| Work required |
Copy out the material below, renaming "puppy ear" to "dog ear" wherever it occurs and changing nothing else. Leave out the pictures.

| Material provided |

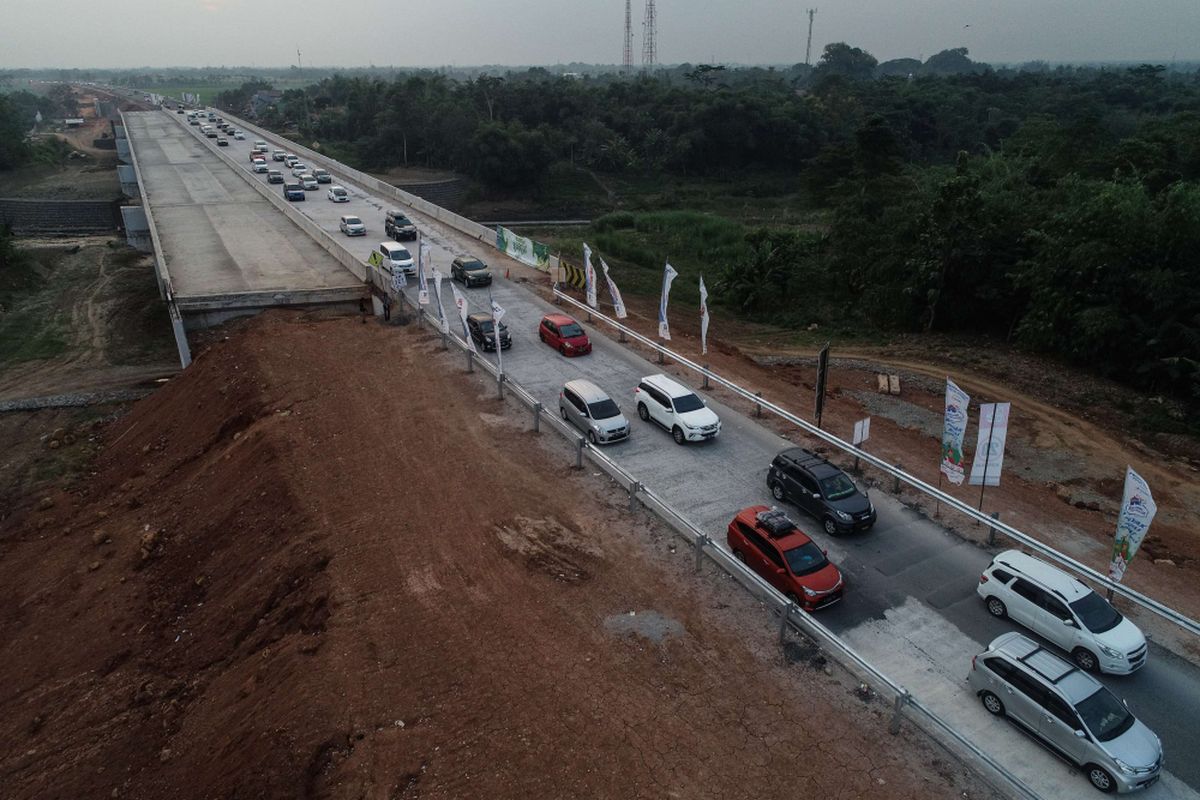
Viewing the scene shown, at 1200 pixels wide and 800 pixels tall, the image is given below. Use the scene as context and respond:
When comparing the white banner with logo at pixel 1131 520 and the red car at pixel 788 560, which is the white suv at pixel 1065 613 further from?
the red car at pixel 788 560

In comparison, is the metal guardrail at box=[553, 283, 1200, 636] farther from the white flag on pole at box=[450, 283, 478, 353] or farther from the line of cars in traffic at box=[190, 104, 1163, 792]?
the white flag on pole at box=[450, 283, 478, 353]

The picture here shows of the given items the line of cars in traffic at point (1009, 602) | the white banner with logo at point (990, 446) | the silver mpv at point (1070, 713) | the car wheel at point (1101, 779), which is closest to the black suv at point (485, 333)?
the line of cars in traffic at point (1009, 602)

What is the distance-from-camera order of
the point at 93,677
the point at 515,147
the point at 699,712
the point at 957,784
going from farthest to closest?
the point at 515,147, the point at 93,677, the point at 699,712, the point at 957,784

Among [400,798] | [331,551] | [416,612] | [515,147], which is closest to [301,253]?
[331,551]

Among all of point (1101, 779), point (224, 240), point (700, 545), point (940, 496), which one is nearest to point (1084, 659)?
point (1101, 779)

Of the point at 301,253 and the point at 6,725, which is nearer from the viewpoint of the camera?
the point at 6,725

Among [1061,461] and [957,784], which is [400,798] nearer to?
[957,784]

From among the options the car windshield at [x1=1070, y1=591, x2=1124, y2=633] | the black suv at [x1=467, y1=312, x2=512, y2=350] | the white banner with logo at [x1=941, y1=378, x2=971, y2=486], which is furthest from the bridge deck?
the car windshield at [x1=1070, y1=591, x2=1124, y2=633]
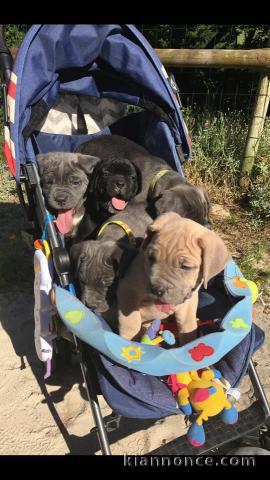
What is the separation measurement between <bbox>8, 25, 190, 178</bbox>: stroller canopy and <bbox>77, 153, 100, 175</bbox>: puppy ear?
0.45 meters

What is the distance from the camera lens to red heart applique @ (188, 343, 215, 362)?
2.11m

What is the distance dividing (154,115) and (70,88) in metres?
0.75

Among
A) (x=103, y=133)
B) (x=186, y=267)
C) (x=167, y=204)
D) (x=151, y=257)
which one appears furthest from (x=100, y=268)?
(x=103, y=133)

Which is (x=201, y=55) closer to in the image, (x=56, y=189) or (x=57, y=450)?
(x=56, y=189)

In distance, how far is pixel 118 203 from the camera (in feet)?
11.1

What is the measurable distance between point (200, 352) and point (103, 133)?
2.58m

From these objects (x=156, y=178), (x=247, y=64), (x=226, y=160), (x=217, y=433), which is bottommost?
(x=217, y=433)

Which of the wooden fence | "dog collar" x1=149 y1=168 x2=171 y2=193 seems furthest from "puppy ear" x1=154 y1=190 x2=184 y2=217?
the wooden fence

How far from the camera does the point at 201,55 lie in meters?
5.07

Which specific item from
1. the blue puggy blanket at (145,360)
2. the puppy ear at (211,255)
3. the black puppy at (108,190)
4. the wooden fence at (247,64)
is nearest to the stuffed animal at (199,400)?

| Reply |
Viewing the scene shown, at 1200 pixels wide and 800 pixels tall, the image is given below. Use the scene as context and respond:
When comparing the white banner with logo at pixel 1131 520 and the red car at pixel 788 560, which is the white suv at pixel 1065 613 further from?
the red car at pixel 788 560

In comparison, is the metal guardrail at box=[553, 283, 1200, 636] farther from the white flag on pole at box=[450, 283, 478, 353] or farther from the line of cars in traffic at box=[190, 104, 1163, 792]?
the white flag on pole at box=[450, 283, 478, 353]

The picture here shows of the given items the line of cars in traffic at point (1009, 602) | the white banner with logo at point (990, 446) | the silver mpv at point (1070, 713) | the car wheel at point (1101, 779), which is closest to the black suv at point (485, 333)?
the line of cars in traffic at point (1009, 602)

What is the distance-from-camera order of
the point at 93,677
the point at 515,147
the point at 699,712
the point at 957,784
going from farthest to closest?
the point at 515,147, the point at 93,677, the point at 699,712, the point at 957,784

Among [400,798] | [331,551] | [416,612] | [515,147], which is closest to [301,253]?
[331,551]

Among all of point (1101, 779), point (224, 240), point (700, 545), point (940, 496), which one is nearest to point (1084, 659)?
point (1101, 779)

Of the point at 301,253 and the point at 6,725, which is nearer from the viewpoint of the camera?
the point at 6,725

Among [1061,461] and [957,784], which is [400,798] nearer to?
[957,784]

From among the options the car windshield at [x1=1070, y1=591, x2=1124, y2=633] | the black suv at [x1=467, y1=312, x2=512, y2=350] | the white banner with logo at [x1=941, y1=378, x2=971, y2=486], which is furthest from the bridge deck?
the car windshield at [x1=1070, y1=591, x2=1124, y2=633]
What is the separation measurement between <bbox>8, 25, 190, 178</bbox>: stroller canopy and <bbox>77, 153, 100, 175</bbox>: dog ear?
0.45 meters

What is the distance from the camera lens to red heart applique @ (188, 343, 215, 362)?
2.11m

What is the distance dividing (154,115) and (70,88) in metres?
0.75

Among
A) (x=103, y=133)
B) (x=186, y=267)
C) (x=167, y=204)
D) (x=151, y=257)
which one appears furthest from (x=100, y=268)?
(x=103, y=133)

Which is (x=201, y=55) closer to in the image, (x=56, y=189) or (x=57, y=450)?
(x=56, y=189)

In distance, how far is pixel 118 203 from the camera (in feet)?
11.1

What is the measurable distance between point (200, 352) and point (103, 133)?
2.58m

From these objects (x=156, y=178), (x=247, y=64), (x=226, y=160), (x=217, y=433), which is bottommost?
(x=217, y=433)

Which of the wooden fence | "dog collar" x1=149 y1=168 x2=171 y2=193 seems furthest from "dog ear" x1=154 y1=190 x2=184 y2=217?
the wooden fence

How far from the camera does the point at 201,55 lie in meters?
5.07

Which specific item from
1. the blue puggy blanket at (145,360)
2. the dog ear at (211,255)
3. the black puppy at (108,190)
4. the wooden fence at (247,64)
is nearest to the stuffed animal at (199,400)?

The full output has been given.